Luis Manuel Ruiz. Foto: Carlos Márquez

Premio Málaga de novela. Planeta. Barcelona, 2014. 303 páginas. 19 €

El jurado que premió esta novela de Luis Manuel Ruiz (Sevilla, 1970) no debió de sentirse tan desconcertado como los jurados de hace cuarenta años por encontrarse con una novela que mezcla el relato de intriga con diversas modalidades de la literatura hardboiled. Las cosas han cambiado mucho y no es necesario recordar modelos de literatura popular, ya que el cine y numerosas series televisivas exhiben continuamente ante el espectador crímenes sangrientos, cuerpos abiertos, vísceras en primer plano y torturas inimaginables. Temblad villanos no renuncia a estas truculencias y es también, como ya se adivina en el título, procedente del Capitán Trueno, un homenaje al cómic, hasta el punto de que algunas escenas, además de ciertos diálogos, recuerdan viñetas de conocidas historietas gráficas. El cómic se impone, además, en el trazado con ribetes humorísticos de algunos personajes de contextura casi sobrehumana por distintas razones, como el misterioso Mo Pardo -experto en lenguas exóticas, en jeroglifos y en códigos cifrados, cuya actuación es decisiva en la historia- o como el hiperbólico Tomás, hijo de la inspectora Esther Béjar, que, con tan sólo cuatro años (p. 99), construye modelos moleculares, lee libros de termodinámica, biología y astronomía y habla con una erudición propia de un premio Nobel.

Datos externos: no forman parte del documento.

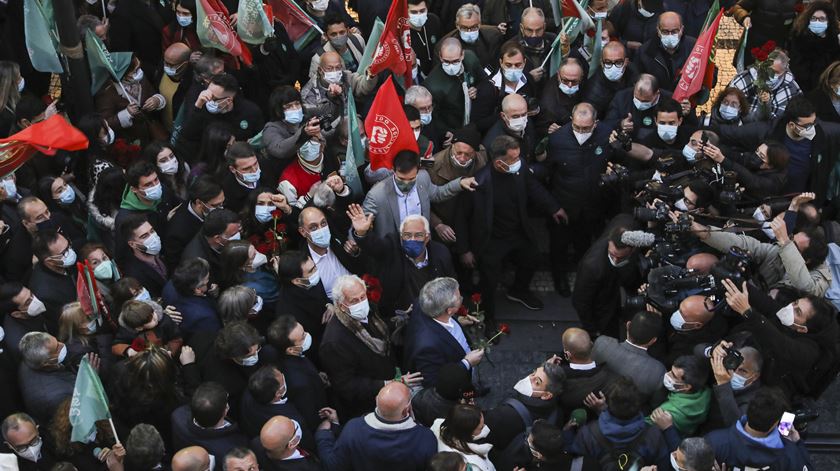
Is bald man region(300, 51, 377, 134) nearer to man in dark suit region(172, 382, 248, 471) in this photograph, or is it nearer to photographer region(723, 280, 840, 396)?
man in dark suit region(172, 382, 248, 471)

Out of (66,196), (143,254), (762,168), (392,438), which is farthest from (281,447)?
(762,168)

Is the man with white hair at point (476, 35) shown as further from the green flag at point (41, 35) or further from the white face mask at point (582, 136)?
the green flag at point (41, 35)

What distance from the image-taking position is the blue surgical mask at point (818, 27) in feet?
38.9

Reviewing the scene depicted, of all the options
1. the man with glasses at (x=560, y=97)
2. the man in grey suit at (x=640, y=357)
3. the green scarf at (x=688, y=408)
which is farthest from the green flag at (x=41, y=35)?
the green scarf at (x=688, y=408)

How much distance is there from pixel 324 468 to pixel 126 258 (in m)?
2.85

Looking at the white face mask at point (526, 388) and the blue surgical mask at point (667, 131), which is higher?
the blue surgical mask at point (667, 131)

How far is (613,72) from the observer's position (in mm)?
11078

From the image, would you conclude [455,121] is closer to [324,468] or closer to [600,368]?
[600,368]

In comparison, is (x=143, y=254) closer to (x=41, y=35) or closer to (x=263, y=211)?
(x=263, y=211)

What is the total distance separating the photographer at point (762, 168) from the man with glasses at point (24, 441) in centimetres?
613

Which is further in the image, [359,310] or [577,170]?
[577,170]

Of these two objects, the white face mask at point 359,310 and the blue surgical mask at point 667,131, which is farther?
the blue surgical mask at point 667,131

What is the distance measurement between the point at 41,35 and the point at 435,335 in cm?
518

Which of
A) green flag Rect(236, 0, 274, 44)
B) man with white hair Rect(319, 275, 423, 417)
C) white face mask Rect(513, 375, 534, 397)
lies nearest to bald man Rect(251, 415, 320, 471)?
man with white hair Rect(319, 275, 423, 417)
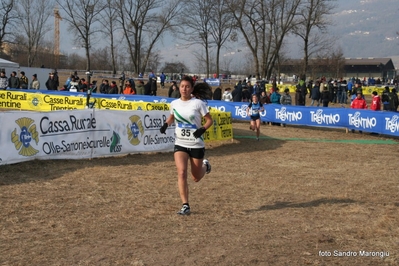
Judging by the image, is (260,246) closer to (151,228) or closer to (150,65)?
(151,228)

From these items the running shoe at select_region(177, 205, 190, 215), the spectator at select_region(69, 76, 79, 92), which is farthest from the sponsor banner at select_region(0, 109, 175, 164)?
the spectator at select_region(69, 76, 79, 92)

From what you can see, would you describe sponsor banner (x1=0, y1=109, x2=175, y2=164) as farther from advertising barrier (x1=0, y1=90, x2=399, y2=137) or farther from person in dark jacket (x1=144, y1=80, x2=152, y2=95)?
person in dark jacket (x1=144, y1=80, x2=152, y2=95)

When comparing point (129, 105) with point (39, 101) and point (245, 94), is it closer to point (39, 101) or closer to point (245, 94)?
point (39, 101)

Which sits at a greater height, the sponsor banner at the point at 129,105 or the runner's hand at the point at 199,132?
the runner's hand at the point at 199,132

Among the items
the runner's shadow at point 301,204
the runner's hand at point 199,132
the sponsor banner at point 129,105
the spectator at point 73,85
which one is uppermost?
the spectator at point 73,85

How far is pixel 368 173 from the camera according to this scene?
38.3ft

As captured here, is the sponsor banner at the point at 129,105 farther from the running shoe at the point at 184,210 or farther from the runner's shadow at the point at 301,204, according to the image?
the running shoe at the point at 184,210

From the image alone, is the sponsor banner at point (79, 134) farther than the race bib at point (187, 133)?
Yes

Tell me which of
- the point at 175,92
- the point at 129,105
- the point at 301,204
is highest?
the point at 175,92

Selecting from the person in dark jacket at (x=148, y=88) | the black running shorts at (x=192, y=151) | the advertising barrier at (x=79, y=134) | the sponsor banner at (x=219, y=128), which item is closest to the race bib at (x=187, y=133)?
the black running shorts at (x=192, y=151)

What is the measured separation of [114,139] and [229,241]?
24.4 ft

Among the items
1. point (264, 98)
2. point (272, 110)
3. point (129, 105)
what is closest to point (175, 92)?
point (264, 98)

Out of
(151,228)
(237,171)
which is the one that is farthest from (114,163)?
(151,228)

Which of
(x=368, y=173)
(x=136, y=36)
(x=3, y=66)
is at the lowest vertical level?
(x=368, y=173)
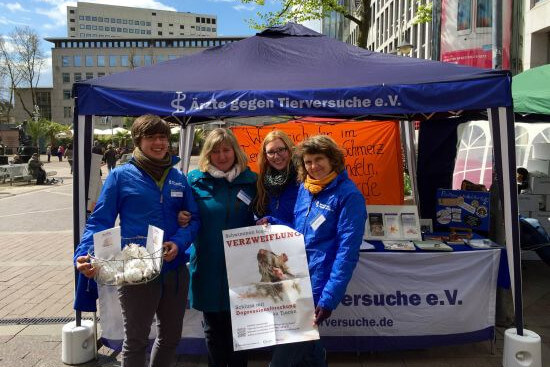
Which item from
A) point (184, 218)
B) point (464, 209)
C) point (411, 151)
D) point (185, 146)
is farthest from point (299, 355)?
point (411, 151)

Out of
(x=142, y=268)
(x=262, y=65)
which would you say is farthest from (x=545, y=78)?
(x=142, y=268)

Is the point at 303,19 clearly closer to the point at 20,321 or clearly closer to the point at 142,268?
the point at 20,321

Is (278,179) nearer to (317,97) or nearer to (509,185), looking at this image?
(317,97)

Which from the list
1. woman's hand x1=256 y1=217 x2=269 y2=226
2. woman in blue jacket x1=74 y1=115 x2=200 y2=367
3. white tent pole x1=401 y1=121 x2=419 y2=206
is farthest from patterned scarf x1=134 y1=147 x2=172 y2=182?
white tent pole x1=401 y1=121 x2=419 y2=206

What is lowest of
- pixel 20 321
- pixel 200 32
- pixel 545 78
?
pixel 20 321

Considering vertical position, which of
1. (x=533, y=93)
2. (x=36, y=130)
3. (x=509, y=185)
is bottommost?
(x=509, y=185)

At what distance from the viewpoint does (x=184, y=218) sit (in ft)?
8.57

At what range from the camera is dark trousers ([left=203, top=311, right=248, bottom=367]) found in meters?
2.82

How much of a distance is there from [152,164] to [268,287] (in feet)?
3.08

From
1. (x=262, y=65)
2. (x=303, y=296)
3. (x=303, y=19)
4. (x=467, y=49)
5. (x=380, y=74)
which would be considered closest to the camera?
(x=303, y=296)

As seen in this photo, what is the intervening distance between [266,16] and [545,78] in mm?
8607

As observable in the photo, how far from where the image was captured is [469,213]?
456 centimetres

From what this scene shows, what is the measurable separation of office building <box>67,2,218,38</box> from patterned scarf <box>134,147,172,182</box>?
5298 inches

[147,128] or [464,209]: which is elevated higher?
[147,128]
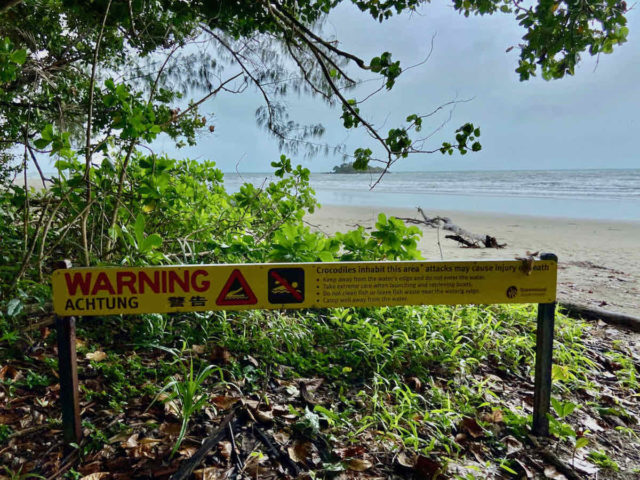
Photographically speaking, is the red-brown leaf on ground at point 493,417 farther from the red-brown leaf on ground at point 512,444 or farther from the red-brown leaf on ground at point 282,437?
the red-brown leaf on ground at point 282,437

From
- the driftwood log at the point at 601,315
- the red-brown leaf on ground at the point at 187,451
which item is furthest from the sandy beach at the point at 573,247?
the red-brown leaf on ground at the point at 187,451

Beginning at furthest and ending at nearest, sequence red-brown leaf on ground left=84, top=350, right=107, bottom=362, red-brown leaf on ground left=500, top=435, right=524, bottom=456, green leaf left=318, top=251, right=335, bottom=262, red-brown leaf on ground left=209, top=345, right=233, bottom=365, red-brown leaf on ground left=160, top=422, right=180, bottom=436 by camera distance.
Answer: green leaf left=318, top=251, right=335, bottom=262, red-brown leaf on ground left=209, top=345, right=233, bottom=365, red-brown leaf on ground left=84, top=350, right=107, bottom=362, red-brown leaf on ground left=500, top=435, right=524, bottom=456, red-brown leaf on ground left=160, top=422, right=180, bottom=436

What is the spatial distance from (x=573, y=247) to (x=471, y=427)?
6.84 meters

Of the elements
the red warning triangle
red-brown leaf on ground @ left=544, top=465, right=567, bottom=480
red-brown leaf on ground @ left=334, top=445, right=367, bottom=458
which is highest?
the red warning triangle

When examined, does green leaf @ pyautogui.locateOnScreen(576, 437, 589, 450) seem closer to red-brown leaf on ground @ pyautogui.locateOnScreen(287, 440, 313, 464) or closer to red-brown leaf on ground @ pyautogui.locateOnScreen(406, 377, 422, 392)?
red-brown leaf on ground @ pyautogui.locateOnScreen(406, 377, 422, 392)

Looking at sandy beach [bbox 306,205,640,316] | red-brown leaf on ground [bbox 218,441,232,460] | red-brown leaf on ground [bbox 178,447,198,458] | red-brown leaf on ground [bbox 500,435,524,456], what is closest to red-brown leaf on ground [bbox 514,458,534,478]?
red-brown leaf on ground [bbox 500,435,524,456]

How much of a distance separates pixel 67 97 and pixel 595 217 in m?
13.2

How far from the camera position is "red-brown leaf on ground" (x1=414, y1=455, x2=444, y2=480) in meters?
1.60

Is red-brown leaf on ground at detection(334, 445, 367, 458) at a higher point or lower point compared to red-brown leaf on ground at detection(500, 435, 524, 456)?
higher

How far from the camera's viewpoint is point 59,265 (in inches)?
60.6

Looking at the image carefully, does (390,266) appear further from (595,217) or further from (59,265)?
(595,217)

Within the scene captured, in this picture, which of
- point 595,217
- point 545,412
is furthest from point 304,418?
point 595,217

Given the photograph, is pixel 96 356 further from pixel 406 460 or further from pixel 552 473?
pixel 552 473

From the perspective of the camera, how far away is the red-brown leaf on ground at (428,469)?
1.60 metres
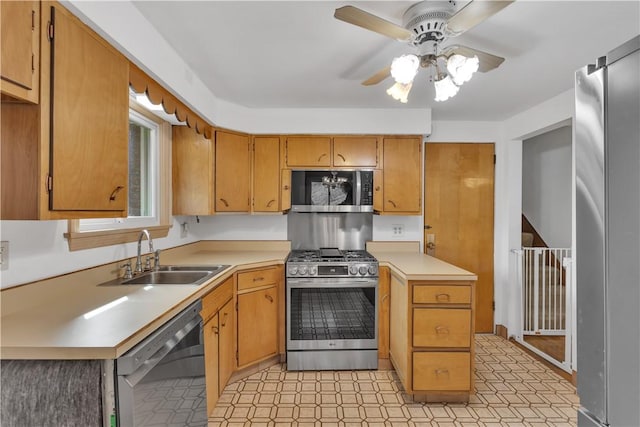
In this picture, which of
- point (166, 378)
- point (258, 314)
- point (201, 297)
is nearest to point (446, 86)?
point (201, 297)

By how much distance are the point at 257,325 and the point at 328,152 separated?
5.66ft

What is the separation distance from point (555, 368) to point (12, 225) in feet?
12.9

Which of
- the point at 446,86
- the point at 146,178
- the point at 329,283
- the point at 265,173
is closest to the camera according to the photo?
the point at 446,86

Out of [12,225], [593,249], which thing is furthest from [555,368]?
[12,225]

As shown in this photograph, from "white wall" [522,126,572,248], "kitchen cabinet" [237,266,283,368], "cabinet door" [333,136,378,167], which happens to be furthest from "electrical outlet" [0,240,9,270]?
"white wall" [522,126,572,248]

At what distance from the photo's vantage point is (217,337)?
7.36 ft

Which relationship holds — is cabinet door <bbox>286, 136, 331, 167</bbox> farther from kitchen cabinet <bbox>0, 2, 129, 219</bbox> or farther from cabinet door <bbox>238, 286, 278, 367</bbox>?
kitchen cabinet <bbox>0, 2, 129, 219</bbox>

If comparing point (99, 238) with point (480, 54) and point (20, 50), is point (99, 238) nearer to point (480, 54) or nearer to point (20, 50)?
point (20, 50)

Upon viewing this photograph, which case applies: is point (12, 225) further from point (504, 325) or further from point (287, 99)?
point (504, 325)

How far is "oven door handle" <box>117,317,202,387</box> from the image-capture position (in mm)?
1155

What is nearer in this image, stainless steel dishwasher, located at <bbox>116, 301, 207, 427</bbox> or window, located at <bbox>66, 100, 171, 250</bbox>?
stainless steel dishwasher, located at <bbox>116, 301, 207, 427</bbox>

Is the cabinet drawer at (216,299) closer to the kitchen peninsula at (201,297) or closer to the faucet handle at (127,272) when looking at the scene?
the kitchen peninsula at (201,297)

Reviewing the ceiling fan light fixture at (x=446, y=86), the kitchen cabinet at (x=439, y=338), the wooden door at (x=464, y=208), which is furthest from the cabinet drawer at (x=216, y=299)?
the wooden door at (x=464, y=208)

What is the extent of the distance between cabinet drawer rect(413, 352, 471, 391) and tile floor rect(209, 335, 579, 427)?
6.2 inches
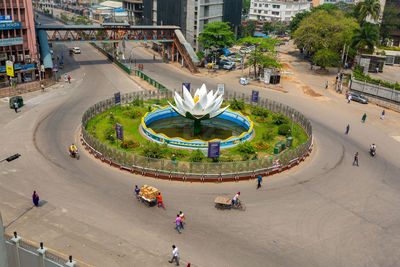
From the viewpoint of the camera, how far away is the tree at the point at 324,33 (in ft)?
313

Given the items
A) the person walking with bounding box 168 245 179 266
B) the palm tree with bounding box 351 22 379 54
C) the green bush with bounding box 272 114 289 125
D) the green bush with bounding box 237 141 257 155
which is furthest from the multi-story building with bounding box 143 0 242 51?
the person walking with bounding box 168 245 179 266

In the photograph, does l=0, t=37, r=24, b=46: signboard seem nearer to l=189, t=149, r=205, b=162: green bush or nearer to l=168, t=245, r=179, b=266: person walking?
l=189, t=149, r=205, b=162: green bush

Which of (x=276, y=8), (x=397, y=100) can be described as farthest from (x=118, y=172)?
(x=276, y=8)

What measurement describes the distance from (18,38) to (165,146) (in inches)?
1741

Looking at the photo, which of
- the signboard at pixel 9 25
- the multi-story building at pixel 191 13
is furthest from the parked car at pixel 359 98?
the signboard at pixel 9 25

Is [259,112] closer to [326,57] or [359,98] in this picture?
Result: [359,98]

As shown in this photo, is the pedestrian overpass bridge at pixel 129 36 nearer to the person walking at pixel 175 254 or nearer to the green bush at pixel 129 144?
the green bush at pixel 129 144

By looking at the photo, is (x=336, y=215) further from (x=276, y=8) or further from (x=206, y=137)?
(x=276, y=8)

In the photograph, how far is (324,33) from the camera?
97250 millimetres

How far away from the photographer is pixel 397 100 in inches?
2842

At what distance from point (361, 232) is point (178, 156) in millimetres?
21073

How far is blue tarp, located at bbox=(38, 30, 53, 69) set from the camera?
3039 inches

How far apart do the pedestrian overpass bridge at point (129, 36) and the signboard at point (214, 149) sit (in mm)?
52322

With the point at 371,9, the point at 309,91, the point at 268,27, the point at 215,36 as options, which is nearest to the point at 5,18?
the point at 215,36
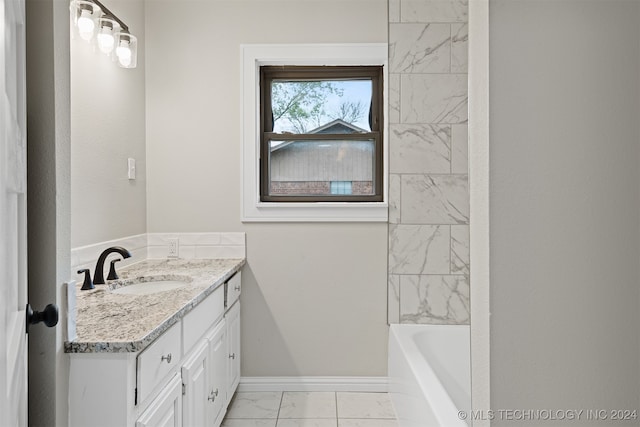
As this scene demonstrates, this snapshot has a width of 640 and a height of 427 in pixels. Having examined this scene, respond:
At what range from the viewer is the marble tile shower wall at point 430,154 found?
2564 millimetres

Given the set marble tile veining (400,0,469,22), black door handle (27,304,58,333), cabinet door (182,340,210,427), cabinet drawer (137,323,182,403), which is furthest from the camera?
marble tile veining (400,0,469,22)

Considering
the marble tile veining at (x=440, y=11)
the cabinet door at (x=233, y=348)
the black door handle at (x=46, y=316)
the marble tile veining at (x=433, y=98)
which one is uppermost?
the marble tile veining at (x=440, y=11)

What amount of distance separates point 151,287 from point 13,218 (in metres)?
1.37

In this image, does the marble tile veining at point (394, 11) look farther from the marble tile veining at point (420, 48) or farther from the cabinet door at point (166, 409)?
the cabinet door at point (166, 409)

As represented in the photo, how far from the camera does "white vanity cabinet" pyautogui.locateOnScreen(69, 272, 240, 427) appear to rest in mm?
1124

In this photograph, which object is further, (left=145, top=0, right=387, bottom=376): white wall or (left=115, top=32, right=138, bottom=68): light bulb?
(left=145, top=0, right=387, bottom=376): white wall

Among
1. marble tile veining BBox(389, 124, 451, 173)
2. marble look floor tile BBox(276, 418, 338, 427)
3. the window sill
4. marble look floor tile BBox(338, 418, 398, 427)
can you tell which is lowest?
marble look floor tile BBox(338, 418, 398, 427)

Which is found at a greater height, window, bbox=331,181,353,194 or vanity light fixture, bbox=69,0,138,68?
vanity light fixture, bbox=69,0,138,68

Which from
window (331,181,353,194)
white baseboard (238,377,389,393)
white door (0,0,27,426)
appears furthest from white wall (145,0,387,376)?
white door (0,0,27,426)

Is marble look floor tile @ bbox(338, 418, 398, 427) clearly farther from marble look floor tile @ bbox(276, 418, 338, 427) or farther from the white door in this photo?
the white door

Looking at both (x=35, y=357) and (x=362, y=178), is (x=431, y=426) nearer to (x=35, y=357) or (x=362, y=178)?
(x=35, y=357)

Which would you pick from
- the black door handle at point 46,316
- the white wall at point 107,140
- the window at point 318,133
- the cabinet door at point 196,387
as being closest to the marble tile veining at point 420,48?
the window at point 318,133

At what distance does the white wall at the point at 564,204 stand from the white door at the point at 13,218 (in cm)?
83

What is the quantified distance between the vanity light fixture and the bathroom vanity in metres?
1.11
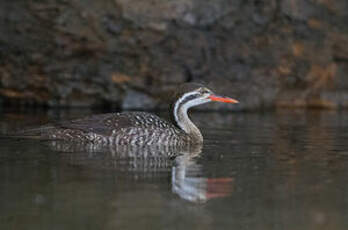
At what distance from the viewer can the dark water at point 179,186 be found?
4.48 metres

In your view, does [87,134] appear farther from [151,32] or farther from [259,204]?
[151,32]

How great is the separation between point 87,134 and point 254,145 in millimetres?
1844

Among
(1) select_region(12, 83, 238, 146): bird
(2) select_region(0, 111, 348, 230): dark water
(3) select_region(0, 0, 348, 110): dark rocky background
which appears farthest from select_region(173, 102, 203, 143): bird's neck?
(3) select_region(0, 0, 348, 110): dark rocky background

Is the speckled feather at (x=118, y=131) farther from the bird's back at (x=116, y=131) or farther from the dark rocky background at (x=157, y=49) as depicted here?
the dark rocky background at (x=157, y=49)

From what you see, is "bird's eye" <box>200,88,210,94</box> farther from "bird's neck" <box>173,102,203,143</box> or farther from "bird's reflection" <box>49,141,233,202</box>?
"bird's reflection" <box>49,141,233,202</box>

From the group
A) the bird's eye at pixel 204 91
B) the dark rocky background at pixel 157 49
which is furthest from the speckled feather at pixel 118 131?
the dark rocky background at pixel 157 49

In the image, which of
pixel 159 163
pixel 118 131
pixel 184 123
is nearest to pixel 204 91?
pixel 184 123

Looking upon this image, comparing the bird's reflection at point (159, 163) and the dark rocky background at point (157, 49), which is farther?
the dark rocky background at point (157, 49)

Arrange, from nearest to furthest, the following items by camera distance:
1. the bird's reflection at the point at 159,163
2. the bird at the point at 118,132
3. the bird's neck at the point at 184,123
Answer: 1. the bird's reflection at the point at 159,163
2. the bird at the point at 118,132
3. the bird's neck at the point at 184,123

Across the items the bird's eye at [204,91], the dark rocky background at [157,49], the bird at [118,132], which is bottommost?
the bird at [118,132]

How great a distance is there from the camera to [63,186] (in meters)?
5.47

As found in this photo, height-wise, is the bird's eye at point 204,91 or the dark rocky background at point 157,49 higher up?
the dark rocky background at point 157,49

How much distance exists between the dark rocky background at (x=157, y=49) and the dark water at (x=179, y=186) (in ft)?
18.5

Esther Béjar, trasladada a petición propia desde la jefatura de Madrid a la comisaría de Sevilla para distanciarse de un marido rechazable, se encuentra a su llegada con dos casos que desconciertan a los investigadores: el de un misterioso psicópata que corta el pie de sus víctimas y el brutal asesinato del contable de un restaurante, que pronto sugiere complejas derivaciones. Aunque se trata de delitos independientes, la inspectora acabará teniendo que enfrentarse a los dos, si bien la resolución del primero y el casual descubrimiento del culpable sea extraordinariamente convencional, mientras que el otro misterio conduce a escenas que recuerdan demasiado a episodios cinematográficos -la peripecia nocturna del cementerio, el encierro en la cámara frigorífica- y poseen, por ello, escasas posibilidades de sorprender al lector.



A cambio de ello, Ruiz se ha esmerado en la forma de la narración, desarrollada en un presente continuo que incita a seguir los hechos en el momento en que suceden, como si se tratase de una crónica, y apenas hay detalle que no se consigne -tal vez la información es a veces excesiva- en lo que se refiere a lugares, ambientes, indumentaria o al esbozo de algunos personajes, como la madre de Esther o el comisario Lago. Por otra parte, el deseo de enmarcar la historia narrada en la más rigurosa actualidad ha llevado al autor a mencionar datos y hechos coetáneos que ayudaran a situarla en el tiempo. No es el mejor procedimiento cuando estos elementos consisten en la mención de programas de televisión y de personajes o personajillos que figuran en ellos. Tales asideros "reales" tienen siempre fecha de caducidad. ¿Qué valor tendrán esos pasajes dentro de 25 años? La actualidad de una historia no se plasma mediante procedimientos tan frágiles y efímeros, sino haciendo que la época proyecte sobre cada página las ideas, hábitos y creencias de una comunidad.



Por lo demás, es obligado señalar algunos lunares idiomáticos, como el uso de "detentar" por ‘poseer, utilizar' ("la persona que detenta el paraguas es metódica", p. 11), usos erróneos ("vivo encima tuya", p. 63), concordancias falsas ("funcionarios o jubilados a quien nadie espera", p. 67) o construcciones pronominales incorrectas ("cuándo se dignará de nuevo a recorrer las calles", p. 162).